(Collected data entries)
--- START ---

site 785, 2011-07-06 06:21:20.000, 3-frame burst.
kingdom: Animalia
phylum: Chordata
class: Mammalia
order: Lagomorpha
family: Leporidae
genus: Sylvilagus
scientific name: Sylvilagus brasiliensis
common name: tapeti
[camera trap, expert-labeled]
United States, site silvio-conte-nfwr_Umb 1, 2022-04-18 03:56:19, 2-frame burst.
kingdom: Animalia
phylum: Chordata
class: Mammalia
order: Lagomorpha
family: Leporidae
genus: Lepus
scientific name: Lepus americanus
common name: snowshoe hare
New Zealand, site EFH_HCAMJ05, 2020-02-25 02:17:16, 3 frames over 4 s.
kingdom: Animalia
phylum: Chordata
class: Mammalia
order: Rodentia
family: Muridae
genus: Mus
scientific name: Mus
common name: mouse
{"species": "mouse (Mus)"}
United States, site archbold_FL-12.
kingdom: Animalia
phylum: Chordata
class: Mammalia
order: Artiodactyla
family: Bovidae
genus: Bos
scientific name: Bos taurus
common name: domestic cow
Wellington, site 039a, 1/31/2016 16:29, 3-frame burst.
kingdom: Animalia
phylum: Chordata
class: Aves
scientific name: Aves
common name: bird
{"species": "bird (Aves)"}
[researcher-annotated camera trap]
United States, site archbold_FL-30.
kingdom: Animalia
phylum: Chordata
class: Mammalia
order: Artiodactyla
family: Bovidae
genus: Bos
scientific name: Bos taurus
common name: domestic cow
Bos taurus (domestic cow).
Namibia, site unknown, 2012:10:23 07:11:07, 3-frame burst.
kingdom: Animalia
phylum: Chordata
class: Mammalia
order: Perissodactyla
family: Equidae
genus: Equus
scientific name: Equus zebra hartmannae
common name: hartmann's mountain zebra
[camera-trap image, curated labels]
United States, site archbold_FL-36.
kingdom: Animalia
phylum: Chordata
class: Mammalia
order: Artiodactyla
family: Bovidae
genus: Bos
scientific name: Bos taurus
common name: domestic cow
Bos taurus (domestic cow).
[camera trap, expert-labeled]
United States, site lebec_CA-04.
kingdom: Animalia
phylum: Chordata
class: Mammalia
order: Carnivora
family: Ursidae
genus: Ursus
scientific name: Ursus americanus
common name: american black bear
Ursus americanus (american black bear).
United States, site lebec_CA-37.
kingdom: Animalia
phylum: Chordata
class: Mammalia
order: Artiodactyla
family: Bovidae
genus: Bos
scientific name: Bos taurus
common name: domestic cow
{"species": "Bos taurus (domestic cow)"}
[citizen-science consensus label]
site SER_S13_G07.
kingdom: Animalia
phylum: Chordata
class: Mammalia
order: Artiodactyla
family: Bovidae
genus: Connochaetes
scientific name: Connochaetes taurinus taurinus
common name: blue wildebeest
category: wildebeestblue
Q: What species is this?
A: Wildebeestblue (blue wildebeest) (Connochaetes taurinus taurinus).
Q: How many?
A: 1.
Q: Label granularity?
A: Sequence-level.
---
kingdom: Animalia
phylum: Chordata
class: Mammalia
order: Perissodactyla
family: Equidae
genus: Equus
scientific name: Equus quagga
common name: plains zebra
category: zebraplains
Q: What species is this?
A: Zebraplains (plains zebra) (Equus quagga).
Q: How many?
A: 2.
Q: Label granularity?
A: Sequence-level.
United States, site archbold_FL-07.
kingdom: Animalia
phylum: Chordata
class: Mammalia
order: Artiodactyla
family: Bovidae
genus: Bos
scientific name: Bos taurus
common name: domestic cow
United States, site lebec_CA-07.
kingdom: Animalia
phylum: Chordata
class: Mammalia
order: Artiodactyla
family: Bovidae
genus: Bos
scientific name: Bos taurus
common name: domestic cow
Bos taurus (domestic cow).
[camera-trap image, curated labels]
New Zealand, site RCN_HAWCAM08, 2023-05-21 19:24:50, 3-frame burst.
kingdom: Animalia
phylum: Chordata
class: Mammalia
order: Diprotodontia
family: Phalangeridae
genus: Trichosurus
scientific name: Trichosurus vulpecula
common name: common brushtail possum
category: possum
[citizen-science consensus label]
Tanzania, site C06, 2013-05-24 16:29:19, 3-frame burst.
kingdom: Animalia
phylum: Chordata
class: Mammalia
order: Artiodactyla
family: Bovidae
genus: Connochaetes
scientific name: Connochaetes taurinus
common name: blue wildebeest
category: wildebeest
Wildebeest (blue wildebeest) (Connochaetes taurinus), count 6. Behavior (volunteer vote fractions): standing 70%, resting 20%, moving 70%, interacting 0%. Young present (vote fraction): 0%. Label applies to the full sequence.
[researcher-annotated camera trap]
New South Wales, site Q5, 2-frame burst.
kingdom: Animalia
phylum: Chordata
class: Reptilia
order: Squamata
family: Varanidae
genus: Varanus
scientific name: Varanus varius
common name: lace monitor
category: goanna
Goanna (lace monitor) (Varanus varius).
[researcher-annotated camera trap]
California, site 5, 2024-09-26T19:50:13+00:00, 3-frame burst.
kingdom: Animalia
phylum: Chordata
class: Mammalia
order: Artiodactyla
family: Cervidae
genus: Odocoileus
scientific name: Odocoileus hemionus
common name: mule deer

--- END ---

# Your objective:
Your response should contain each line of the entries above that holds the string "Equus".

# Solution for this exercise:
genus: Equus
scientific name: Equus zebra hartmannae
genus: Equus
scientific name: Equus quagga
A: Zebraplains (plains zebra) (Equus quagga).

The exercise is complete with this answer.